También hay un mito nórdico sobre el muérdago.  La planta era sagrada para Frigga, la diosa del amor, pero Loki, conocido como el dios de la travesura, disparó al hijo de Frigga con una lanza o, en algunos relatos, con una flecha tallada en muérdago. Frigga revivió a su hijo debajo del árbol con muérdago y decretó que cualquiera que se pare debajo del mismo merecía no solo protección contra la muerte, sino también un beso.

En la Inglaterra victoriana, besarse bajo el muérdago era un asunto serio. Si una chica se negaba a dar un beso, no debería esperar ninguna propuesta de matrimonio durante al menos el próximo año, y muchas personas la despreciarían, comentando que lo más probable es que terminara siendo una solterona.

Hoy, adoptamos un enfoque mucho más alegre de la tradición. Aunque muchas parejas simplemente se besan cuando son sorprendidas debajo de él, en realidad existe una etiqueta adecuada que se remonta a la antigüedad sobre besarse bajo el muérdago.

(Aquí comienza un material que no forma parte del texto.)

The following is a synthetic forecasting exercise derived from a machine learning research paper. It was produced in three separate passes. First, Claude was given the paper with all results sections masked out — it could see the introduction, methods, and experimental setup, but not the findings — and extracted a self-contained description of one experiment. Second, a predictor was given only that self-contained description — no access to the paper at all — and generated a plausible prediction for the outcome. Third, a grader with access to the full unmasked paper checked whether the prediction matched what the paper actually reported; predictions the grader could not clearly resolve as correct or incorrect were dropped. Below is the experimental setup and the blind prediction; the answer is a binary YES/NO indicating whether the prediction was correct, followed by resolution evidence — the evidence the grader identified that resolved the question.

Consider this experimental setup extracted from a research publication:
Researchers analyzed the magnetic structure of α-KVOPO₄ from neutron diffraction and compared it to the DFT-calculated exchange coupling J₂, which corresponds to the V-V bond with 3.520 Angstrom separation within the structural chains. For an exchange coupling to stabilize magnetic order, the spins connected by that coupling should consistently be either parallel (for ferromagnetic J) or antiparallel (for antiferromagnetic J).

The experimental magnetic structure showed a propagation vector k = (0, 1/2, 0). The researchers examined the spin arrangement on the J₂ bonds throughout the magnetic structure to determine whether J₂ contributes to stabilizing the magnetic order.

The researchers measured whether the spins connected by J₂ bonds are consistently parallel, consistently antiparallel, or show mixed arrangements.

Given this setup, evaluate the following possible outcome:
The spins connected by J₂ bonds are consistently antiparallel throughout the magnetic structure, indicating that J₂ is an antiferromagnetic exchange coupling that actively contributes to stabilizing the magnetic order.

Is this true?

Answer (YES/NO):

Linda Allen escribe en “Decking the Halls: The Folklore and Traditions of Christmas Plants” que el caballero debe arrancar una baya blanca mientras besa a la dama en la mejilla, y se permite un beso por cada baya hasta que se agoten en el ramo colgante.

Sin embargo, hay que advertir que la planta es tóxica y que comer sus bayas puede provocar vómitos y dolor de estómago. En el pasado, se pensaba que el muérdago era una cura para la epilepsia y otras dolencias, pero se demostró que era falso. De hecho, el muérdago es probablemente más dañino que útil: incluso se han reportado muertes por beber demasiado té hecho con sus bayas.